◆ Aim of the task ◆
Make an exact transcription of the material, leaving out all images.

◆ The records ◆
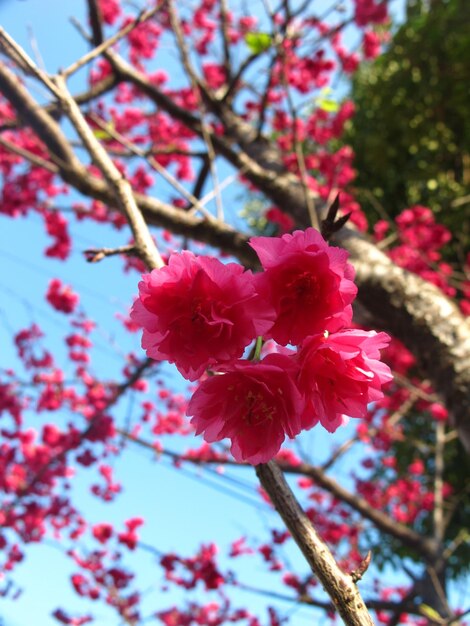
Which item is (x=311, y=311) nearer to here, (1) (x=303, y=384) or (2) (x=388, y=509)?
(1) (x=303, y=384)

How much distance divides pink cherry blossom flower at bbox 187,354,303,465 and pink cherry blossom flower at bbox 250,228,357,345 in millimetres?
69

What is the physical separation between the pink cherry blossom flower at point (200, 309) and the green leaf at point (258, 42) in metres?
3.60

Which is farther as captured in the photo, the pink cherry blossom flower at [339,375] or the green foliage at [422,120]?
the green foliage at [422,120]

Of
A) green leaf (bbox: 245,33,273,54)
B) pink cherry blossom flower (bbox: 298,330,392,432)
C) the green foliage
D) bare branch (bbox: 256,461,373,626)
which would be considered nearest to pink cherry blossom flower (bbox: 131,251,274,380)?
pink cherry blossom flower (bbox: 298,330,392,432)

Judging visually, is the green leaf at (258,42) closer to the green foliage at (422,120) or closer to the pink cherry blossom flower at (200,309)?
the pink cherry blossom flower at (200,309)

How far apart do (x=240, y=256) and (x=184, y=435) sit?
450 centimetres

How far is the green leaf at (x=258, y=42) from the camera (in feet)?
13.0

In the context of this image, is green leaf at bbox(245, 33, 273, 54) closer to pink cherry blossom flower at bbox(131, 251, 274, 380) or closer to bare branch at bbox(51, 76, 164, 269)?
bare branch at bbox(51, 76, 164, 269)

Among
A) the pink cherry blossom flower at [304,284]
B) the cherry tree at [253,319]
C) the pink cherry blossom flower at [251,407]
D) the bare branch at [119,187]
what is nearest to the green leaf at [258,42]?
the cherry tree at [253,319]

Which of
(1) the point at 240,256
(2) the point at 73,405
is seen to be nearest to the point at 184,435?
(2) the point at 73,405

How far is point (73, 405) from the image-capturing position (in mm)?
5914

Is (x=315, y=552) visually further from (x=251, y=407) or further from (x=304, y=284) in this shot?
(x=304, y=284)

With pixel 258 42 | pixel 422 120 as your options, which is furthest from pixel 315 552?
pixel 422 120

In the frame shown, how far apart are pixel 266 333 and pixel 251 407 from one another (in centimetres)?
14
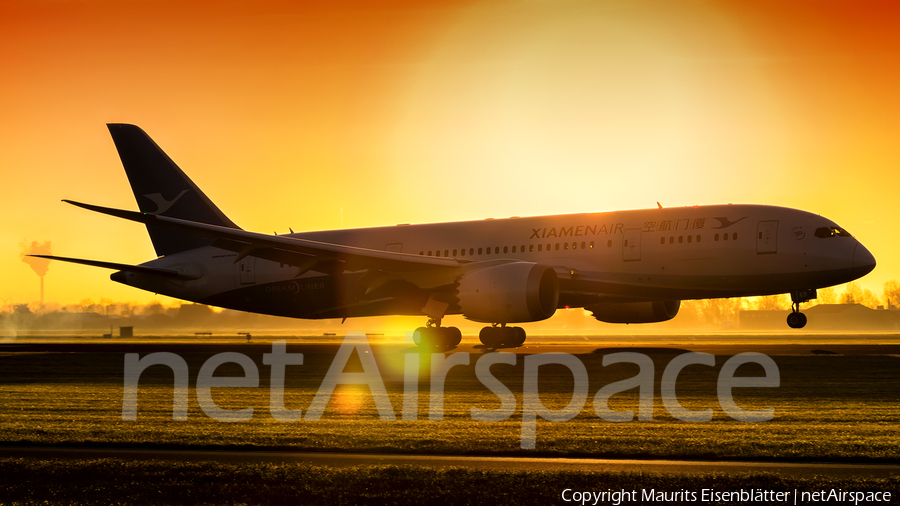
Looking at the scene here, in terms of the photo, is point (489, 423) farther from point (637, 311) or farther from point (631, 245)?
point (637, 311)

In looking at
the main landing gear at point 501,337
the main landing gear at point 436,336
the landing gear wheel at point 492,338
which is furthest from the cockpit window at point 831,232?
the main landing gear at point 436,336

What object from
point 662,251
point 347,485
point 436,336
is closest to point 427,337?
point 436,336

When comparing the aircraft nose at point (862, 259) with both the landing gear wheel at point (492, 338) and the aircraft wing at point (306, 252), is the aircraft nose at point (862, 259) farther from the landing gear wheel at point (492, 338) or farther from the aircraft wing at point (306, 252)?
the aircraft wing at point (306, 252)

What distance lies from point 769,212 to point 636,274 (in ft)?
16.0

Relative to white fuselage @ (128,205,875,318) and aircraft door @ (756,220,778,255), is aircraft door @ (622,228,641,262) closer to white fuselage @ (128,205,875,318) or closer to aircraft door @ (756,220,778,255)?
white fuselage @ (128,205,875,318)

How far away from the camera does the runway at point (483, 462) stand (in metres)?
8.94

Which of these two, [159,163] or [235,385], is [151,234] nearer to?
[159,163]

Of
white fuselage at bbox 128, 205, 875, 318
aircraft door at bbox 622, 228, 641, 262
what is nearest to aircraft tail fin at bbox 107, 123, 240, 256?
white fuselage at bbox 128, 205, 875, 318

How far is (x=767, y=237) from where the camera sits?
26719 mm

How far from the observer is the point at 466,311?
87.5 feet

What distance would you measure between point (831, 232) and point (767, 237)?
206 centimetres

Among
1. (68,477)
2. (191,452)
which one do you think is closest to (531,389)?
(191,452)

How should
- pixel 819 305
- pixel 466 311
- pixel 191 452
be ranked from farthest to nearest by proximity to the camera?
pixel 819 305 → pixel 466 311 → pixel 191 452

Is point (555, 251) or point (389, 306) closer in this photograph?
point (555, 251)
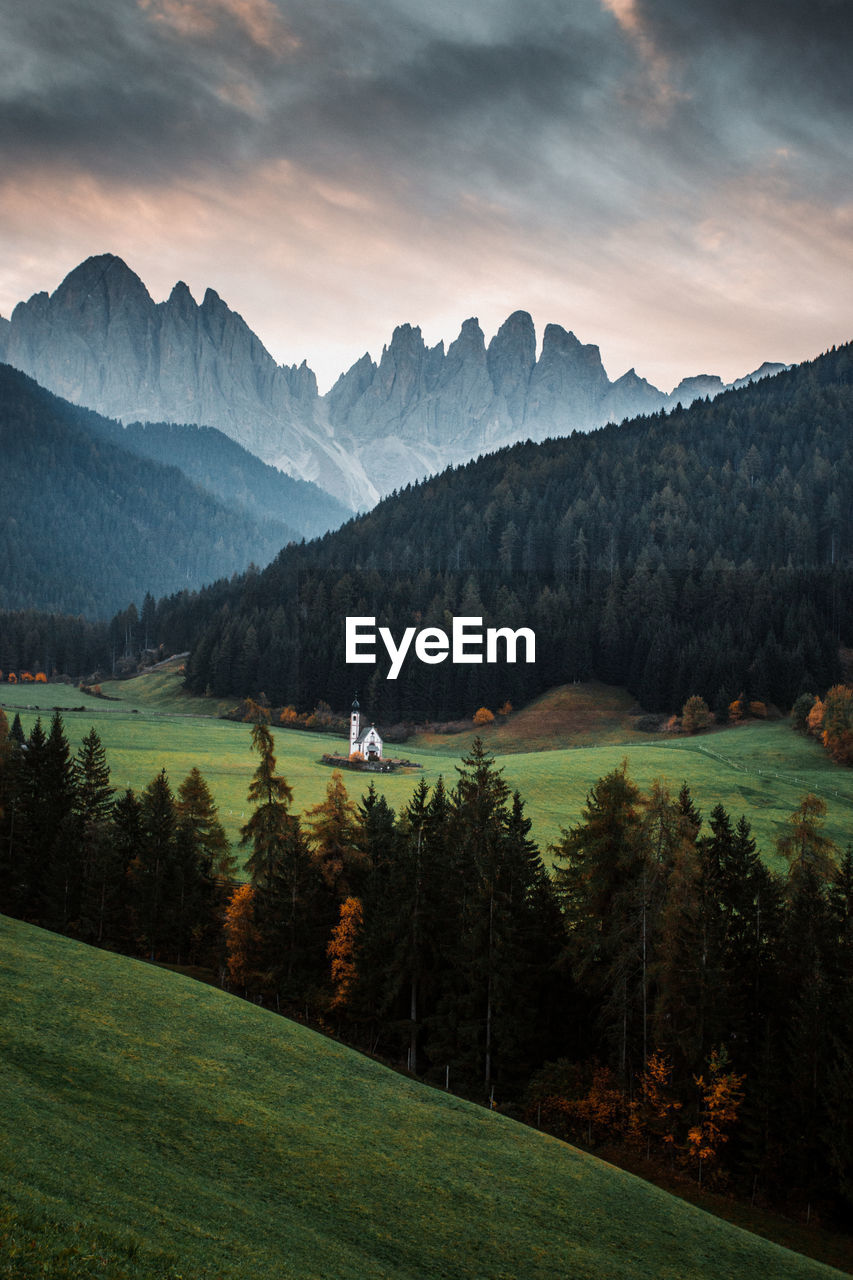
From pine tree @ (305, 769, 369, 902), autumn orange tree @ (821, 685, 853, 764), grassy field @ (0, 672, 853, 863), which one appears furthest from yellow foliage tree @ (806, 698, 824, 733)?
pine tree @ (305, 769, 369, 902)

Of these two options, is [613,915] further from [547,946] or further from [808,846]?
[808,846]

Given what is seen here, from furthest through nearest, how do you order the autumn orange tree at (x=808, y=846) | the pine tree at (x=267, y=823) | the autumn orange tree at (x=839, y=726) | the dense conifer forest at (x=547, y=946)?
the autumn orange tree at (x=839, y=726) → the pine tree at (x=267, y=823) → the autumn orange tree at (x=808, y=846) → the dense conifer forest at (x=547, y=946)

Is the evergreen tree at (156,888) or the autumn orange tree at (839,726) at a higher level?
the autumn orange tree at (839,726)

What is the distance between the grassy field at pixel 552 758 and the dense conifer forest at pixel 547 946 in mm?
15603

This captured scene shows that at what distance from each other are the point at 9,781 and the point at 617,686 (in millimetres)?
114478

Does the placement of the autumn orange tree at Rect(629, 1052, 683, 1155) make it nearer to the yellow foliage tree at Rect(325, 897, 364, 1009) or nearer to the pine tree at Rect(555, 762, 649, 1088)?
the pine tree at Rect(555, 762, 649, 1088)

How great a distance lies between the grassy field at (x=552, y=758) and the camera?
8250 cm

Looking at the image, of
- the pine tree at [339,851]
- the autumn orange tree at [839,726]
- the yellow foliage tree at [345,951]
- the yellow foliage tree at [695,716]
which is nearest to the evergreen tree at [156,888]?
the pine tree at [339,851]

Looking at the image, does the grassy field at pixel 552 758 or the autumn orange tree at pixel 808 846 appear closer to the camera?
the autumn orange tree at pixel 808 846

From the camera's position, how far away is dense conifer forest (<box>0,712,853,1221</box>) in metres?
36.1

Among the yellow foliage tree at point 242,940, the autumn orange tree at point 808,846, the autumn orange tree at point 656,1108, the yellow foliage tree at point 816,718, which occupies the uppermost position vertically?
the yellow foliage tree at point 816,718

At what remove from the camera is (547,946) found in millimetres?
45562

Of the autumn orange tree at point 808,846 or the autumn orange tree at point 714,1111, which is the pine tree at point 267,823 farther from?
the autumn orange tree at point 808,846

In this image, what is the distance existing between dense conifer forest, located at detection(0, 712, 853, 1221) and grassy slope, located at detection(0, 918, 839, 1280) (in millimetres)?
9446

◆ Task answer ◆
Which item is (x=311, y=311) nearer to here, (1) (x=303, y=384) or (2) (x=388, y=509)?
(1) (x=303, y=384)

How much distance divides pink cherry blossom flower at bbox 187,354,303,465 and pink cherry blossom flower at bbox 250,228,357,345 in millimetres?
69

What is the physical separation between the pink cherry blossom flower at point (200, 309) and the green leaf at point (258, 42) in metres?
3.60

Which is farther as captured in the photo, the pink cherry blossom flower at [339,375] or the green foliage at [422,120]?
the green foliage at [422,120]

Of
A) green leaf (bbox: 245,33,273,54)
B) pink cherry blossom flower (bbox: 298,330,392,432)
C) the green foliage
D) bare branch (bbox: 256,461,373,626)
which would be considered nearest to pink cherry blossom flower (bbox: 131,251,274,380)?
pink cherry blossom flower (bbox: 298,330,392,432)

Judging visually, is the green leaf at (258,42) closer to the green foliage at (422,120) or closer to the pink cherry blossom flower at (200,309)?
the pink cherry blossom flower at (200,309)

How far apart do (x=240, y=256) and (x=184, y=435) sit?
450 centimetres

How far is the green leaf at (x=258, y=42) from the camera (in feet)?
13.0

In the context of this image, is green leaf at bbox(245, 33, 273, 54) closer to pink cherry blossom flower at bbox(131, 251, 274, 380) or closer to bare branch at bbox(51, 76, 164, 269)?
bare branch at bbox(51, 76, 164, 269)

Among
A) the pink cherry blossom flower at [304,284]
B) the cherry tree at [253,319]
C) the pink cherry blossom flower at [251,407]
D) the bare branch at [119,187]
what is nearest to the green leaf at [258,42]?
the cherry tree at [253,319]

Which of
(1) the point at 240,256
(2) the point at 73,405
is seen to be nearest to the point at 184,435?
(2) the point at 73,405

How far is point (73, 405) from the image-capturing position (in mm)?
5914

Is (x=315, y=552) visually further from (x=251, y=407) or further from (x=304, y=284) in this shot?
(x=304, y=284)

With pixel 258 42 | pixel 422 120 as your options, which is furthest from pixel 315 552?
pixel 422 120

In the frame shown, how far apart are pixel 266 333 and pixel 251 407 from one another (in centimetres)?
14
Looking at the scene here, in terms of the photo, is point (489, 423) farther from point (637, 311) or farther from point (631, 245)?
point (637, 311)

In looking at
the main landing gear at point 501,337
the main landing gear at point 436,336
the landing gear wheel at point 492,338
which is furthest from the cockpit window at point 831,232?
the main landing gear at point 436,336

What object from
point 662,251
point 347,485
point 436,336
is closest to point 427,337?
point 436,336

When comparing the aircraft nose at point (862, 259) with both the landing gear wheel at point (492, 338) and the aircraft wing at point (306, 252), is the aircraft nose at point (862, 259) farther from the landing gear wheel at point (492, 338) or farther from the aircraft wing at point (306, 252)?
the aircraft wing at point (306, 252)

What distance lies from point 769,212 to point 636,274 (in ft)?
16.0

Relative to white fuselage @ (128,205,875,318) and aircraft door @ (756,220,778,255), is aircraft door @ (622,228,641,262) closer to white fuselage @ (128,205,875,318) or closer to aircraft door @ (756,220,778,255)?
white fuselage @ (128,205,875,318)

How far away from the camera does the runway at point (483, 462) stand (in metres)?
8.94

Which of these two, [159,163] or [235,385], is [151,234] nearer to?
[159,163]

Of
white fuselage at bbox 128, 205, 875, 318
aircraft door at bbox 622, 228, 641, 262
what is nearest to aircraft tail fin at bbox 107, 123, 240, 256?
white fuselage at bbox 128, 205, 875, 318

How far is (x=767, y=237) from where the camera sits?
26719 mm

How far from the observer is the point at 466,311?
87.5 feet

What distance would you measure between point (831, 232) and point (767, 237)?
206 centimetres

Among
1. (68,477)
2. (191,452)
which one do you think is closest to (531,389)?
(191,452)

How should
- pixel 819 305
- pixel 466 311
- pixel 191 452
be ranked from farthest to nearest by proximity to the camera?
pixel 819 305 → pixel 466 311 → pixel 191 452

Is point (555, 251) or point (389, 306) closer in this photograph?
point (555, 251)
From pine tree @ (305, 769, 369, 902), autumn orange tree @ (821, 685, 853, 764), grassy field @ (0, 672, 853, 863), which one appears furthest from yellow foliage tree @ (806, 698, 824, 733)?
pine tree @ (305, 769, 369, 902)

Of these two options, is [613,915] further from [547,946] or further from [808,846]?
[808,846]

Given what is seen here, from furthest through nearest, how do you order the autumn orange tree at (x=808, y=846) | the pine tree at (x=267, y=823) | the autumn orange tree at (x=839, y=726) | the dense conifer forest at (x=547, y=946)?
the autumn orange tree at (x=839, y=726) → the pine tree at (x=267, y=823) → the autumn orange tree at (x=808, y=846) → the dense conifer forest at (x=547, y=946)

Is the evergreen tree at (156,888) or the autumn orange tree at (839,726) at a higher level?
the autumn orange tree at (839,726)

What is the distance between the grassy field at pixel 552 758 and the dense conifer forest at pixel 547 946 in mm?
15603

This captured scene shows that at what distance from each other are the point at 9,781 and the point at 617,686 (in millimetres)?
114478

Does the placement of the autumn orange tree at Rect(629, 1052, 683, 1155) make it nearer to the yellow foliage tree at Rect(325, 897, 364, 1009) or nearer to the pine tree at Rect(555, 762, 649, 1088)?
the pine tree at Rect(555, 762, 649, 1088)

How great a distance lies between the grassy field at (x=552, y=758) and the camera?
8250 cm

Looking at the image, of
- the pine tree at [339,851]
- the autumn orange tree at [839,726]
- the yellow foliage tree at [345,951]
- the yellow foliage tree at [695,716]
which is nearest to the evergreen tree at [156,888]?
the pine tree at [339,851]

Looking at the image, does the grassy field at pixel 552 758 or the autumn orange tree at pixel 808 846 appear closer to the camera?
the autumn orange tree at pixel 808 846

From the camera's position, how far away is dense conifer forest (<box>0,712,853,1221</box>) in metres?
36.1

Among the yellow foliage tree at point 242,940, the autumn orange tree at point 808,846, the autumn orange tree at point 656,1108, the yellow foliage tree at point 816,718, which occupies the uppermost position vertically?
the yellow foliage tree at point 816,718

At what remove from the camera is (547,946) found in millimetres?
45562

Of the autumn orange tree at point 808,846 or the autumn orange tree at point 714,1111, which is the pine tree at point 267,823 farther from?
the autumn orange tree at point 808,846

In this image, what is the distance existing between dense conifer forest, located at detection(0, 712, 853, 1221) and grassy slope, located at detection(0, 918, 839, 1280) (in millimetres)?
9446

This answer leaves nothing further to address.